Pôr os olhos no caminho

Uma casa é gestação para a vida e
se um filho sentiu a casa onde habitou,
há de querer conhecer o pai,
para que ele se reencontre a si mesmo,
ainda que não reconheça o próprio filho.
Como o destino a dar de caras com as estrelas,
com um amor maior do que amar
no centro duma planície a conter
a presença pendurada por
espectros de um luto coletivo por fazer,
de uma conversa contigo que alegre o corpo.

No ilhéu, fetos movem-se no lago impoluto e
centenas de pais atiram filhos ao ar sem que caiam,
ao começo do dia, do movimento,
do movimento nascente ao longo de uma serpente a
serpentear pelas costas até à base do pescoço,
ao Pai Xangô, a Serápis e às pítias,
sustendo o vislumbre alto de onde um
rebentamento vertígico se dissolve
no lado de lá
para comungar com o invisível,
celebrar o ar a deslocar-se,
o vento a abanar a realidade,
sobreviver ao campo circular devastado,
estendendo a mão a um sopro raiado
a descer como água em cascata sobre
o corpo a pender entre o fim do medo e
o princípio da visão confiante dum olho
a auscultar translúcido um sentimento terreal e
a refazer da poeira, a festa de abraçar-te.

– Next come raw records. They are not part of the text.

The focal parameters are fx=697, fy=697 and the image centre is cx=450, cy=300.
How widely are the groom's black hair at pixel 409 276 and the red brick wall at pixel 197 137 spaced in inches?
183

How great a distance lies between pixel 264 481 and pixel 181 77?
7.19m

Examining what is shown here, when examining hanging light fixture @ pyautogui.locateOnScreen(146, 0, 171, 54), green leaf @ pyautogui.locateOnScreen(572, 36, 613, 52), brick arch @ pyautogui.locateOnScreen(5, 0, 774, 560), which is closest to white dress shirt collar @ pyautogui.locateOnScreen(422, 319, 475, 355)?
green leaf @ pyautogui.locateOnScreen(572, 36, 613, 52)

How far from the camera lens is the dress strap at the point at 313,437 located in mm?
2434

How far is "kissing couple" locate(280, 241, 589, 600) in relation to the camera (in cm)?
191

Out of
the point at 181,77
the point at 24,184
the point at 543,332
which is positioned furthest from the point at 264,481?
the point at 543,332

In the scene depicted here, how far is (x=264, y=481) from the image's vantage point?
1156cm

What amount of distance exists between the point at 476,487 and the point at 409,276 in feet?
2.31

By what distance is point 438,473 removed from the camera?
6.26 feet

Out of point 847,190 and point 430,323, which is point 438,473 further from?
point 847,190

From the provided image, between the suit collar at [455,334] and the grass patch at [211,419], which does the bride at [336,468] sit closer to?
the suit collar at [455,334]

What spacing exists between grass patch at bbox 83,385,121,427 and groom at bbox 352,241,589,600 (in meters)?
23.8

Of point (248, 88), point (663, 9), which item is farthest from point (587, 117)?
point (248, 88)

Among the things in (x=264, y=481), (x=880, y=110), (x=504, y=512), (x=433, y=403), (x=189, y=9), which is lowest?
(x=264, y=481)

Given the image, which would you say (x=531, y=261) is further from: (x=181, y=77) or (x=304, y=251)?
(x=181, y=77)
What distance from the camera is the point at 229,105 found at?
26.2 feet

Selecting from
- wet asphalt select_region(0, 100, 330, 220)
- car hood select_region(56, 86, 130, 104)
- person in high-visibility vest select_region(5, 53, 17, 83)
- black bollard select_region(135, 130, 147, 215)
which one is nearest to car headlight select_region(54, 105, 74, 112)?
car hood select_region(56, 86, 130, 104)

Cristais cadentes dum céu partido,
duma escravidão das nove às dezassete,
como construir uma resistência em família,
se esta célula social não resulta em lucro,
como se o lucro pudesse ser a medida,
como se acreditar pudesse ser mero otimismo,
como se a bondade não fosse deste mundo.
Enquanto o ódio é soro para curar úlceras de
porcos moribundos a chafurdar no próprio estrume,
pergunto: o ódio trouxe futuro aos Maias?
Para lá das possibilidades de sobreviver,
trata-se dos modos como se poderá legitimar
o facto de se continuar a estar vivo.

Do livro Pôr os olhos no caminho

José Pinto

José Pinto (Vila Real, Portugal, 1988) é poeta, dramaturgo, tradutor, performer e psicólogo. Autor de Humanus (Corpos, Portugal, 2015), TOCA: oito poemas de amor e uma canção angustiada (UMCOLETIVO, Portugal, 2021) e Chá para o nevoeiro (Urutau, Galiza-Brasil, 2021). Tem textos publicados em revistas e fanzines do Brasil, Cabo Verde, Espanha, Estados Unidos da América e Portugal. Escreve para teatro, com textos estreados em Cabo Verde e Portugal. Curador do projeto txon-poesia (Cabo Verde-Portugal) desde 2017. O mais recente livro tem o mesmo título do poema, escrito em várias partes, Pôr os olhos no caminho (Nova Mymosa, Portugal, 2021).